Footsteps International started when, moved by the story of 12 orphaned and abandoned children in Mombasa, one of Martin Print's work colleagues gave him £5, telling him, "For goodness sake, go and do something to help!" 

This is our story...


Footsteps International was inaugurated and started to provide food for twelve orphaned and abandoned children in Mombasa, Kenya.

We also funded a few wheelchairs made by people who are themselves disabled at the Bombolulu centre, Mombasa.



The charity was registered with the Charity Commission, and we bought land (with our partners Education for Life) in Mombasa to build a new children’s home.

We started to provide funds to help the Naivasha Polytechnic which was facing closure due to the withdrawal of a major donor, and we also started to support the education of poor children.



We continued to support the orphans in Mombasa while building a new home for them.

The project scope was enlarged to provide a school with a capacity of over 400 children for our partner Education for Life.

This ramshackle house in Mombasa was 'home' to 12 orphaned and abandoned children


The Tumaini Centre in Mombasa – a school for over 400 children and a home for 24 orphaned and abandoned children - was opened in February 2004.

The same month, we started a feeding programme for street children in Naivasha, central Kenya, which culminated in the construction of the Sunshine Home. We took in over 60 street boys and provided them with food, shelter and education or training.

We provided support for the construction of a new school building for the Mercy Nursery School, Burma.

The Sunshine Centre started in 2004 when we took in 50 street boys


The number of children at the Tumaini school and children’s home grew steadily. 

We purchased 8 acres of land for future development of the Sunshine Home and increased the number of children on the educational sponsorship programme.

We provided new homes for widows in Kenya.

We provided support for the No More Tears children’s home in Kamakwie, Sierra Leone.



By the end of the year we were caring for 28 children at the Tumaini Children’s Home, 70 former street boys at Sunshine Home, and nearly 100 children were receiving education sponsorship. We purchased 69 wheelchairs, helping some desperately needy disabled people.


At the end of the year we purchased a piece of land near the Sunshine Home to build workshops to provide employment for our ex-street boys. We started construction of a new Sunshine Home in partnership with Mission Care.



We had the excitement of seeing our first street boy getting married in February. Kamau and Jennifer now have a small house of their own.

We commenced construction of the Sunshine Workshops where ex-street boys can start to earn a living.

We bought 50 wheelchairs, helping many disabled people, and also assisting APDK survive a major financial setback.

Kamau was our first former street boy to marry.

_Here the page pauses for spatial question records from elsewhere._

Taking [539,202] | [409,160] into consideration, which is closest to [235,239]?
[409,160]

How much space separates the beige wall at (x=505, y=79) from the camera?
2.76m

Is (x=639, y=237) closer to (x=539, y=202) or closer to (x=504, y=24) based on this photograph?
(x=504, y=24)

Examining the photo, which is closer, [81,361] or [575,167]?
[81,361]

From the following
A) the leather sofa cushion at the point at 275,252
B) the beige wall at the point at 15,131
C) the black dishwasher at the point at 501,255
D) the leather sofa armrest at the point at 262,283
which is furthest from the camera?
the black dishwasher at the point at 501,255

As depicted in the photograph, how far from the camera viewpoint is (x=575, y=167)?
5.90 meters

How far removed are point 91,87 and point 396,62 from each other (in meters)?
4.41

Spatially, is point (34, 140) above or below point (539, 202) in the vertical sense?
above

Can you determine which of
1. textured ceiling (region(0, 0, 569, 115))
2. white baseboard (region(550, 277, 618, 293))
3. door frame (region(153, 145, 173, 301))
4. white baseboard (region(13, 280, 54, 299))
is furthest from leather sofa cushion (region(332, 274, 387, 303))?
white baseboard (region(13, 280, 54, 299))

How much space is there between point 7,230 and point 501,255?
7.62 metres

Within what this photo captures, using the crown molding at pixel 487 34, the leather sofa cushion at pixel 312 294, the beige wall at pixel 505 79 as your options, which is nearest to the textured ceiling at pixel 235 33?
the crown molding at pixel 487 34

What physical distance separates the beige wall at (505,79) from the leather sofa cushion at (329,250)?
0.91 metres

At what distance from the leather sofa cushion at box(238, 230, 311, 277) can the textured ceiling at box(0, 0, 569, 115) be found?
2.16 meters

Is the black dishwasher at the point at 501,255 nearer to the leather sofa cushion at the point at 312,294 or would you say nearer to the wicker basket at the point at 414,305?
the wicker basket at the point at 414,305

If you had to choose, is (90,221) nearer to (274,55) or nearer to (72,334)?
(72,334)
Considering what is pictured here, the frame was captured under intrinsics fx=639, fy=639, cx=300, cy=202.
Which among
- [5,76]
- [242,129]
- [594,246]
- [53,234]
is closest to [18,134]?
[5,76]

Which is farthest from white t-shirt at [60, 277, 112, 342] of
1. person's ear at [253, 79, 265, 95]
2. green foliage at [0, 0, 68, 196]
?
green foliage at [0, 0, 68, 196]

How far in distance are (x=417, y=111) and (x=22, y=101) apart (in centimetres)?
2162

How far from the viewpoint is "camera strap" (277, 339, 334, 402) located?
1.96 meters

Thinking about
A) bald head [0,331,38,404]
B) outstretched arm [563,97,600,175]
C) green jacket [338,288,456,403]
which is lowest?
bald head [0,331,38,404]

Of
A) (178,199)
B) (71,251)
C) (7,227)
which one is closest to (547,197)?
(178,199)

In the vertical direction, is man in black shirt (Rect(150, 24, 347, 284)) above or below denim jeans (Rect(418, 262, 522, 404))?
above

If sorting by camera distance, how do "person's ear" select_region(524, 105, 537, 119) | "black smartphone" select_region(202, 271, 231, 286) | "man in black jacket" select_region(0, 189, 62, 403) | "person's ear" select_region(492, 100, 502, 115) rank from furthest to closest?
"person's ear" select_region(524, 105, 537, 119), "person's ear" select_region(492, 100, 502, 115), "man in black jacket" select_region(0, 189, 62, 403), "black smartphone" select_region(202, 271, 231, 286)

He and his wife Jennifer moved into a small house. 


Following the presidential elections, violence erupted across Kenya in January, affecting all the areas that Footsteps works in. We thank God no-one we knew was killed or injured, but the impact of the riots was felt throughout the year.

Despite this, we were able to continue the care of 70 street boys at the Sunshine Home and the 28 children at Tumaini, several of whom completed secondary school.



The number of former street boys we care for at the Sunshine Home increased to over 90.

We now have an effective system for getting boys of the streets, off glue and drugs, and into education and training. This sustained support means that it is highly likely that they will be able to find paid work and become independent.


We continued to provide care for 26 children at the Tumaini Children’s Home in Mombasa, and several of these children completed secondary school and started work.



Despite a gloomy economic outlook, 2010 was a year of achievement and progress with our work.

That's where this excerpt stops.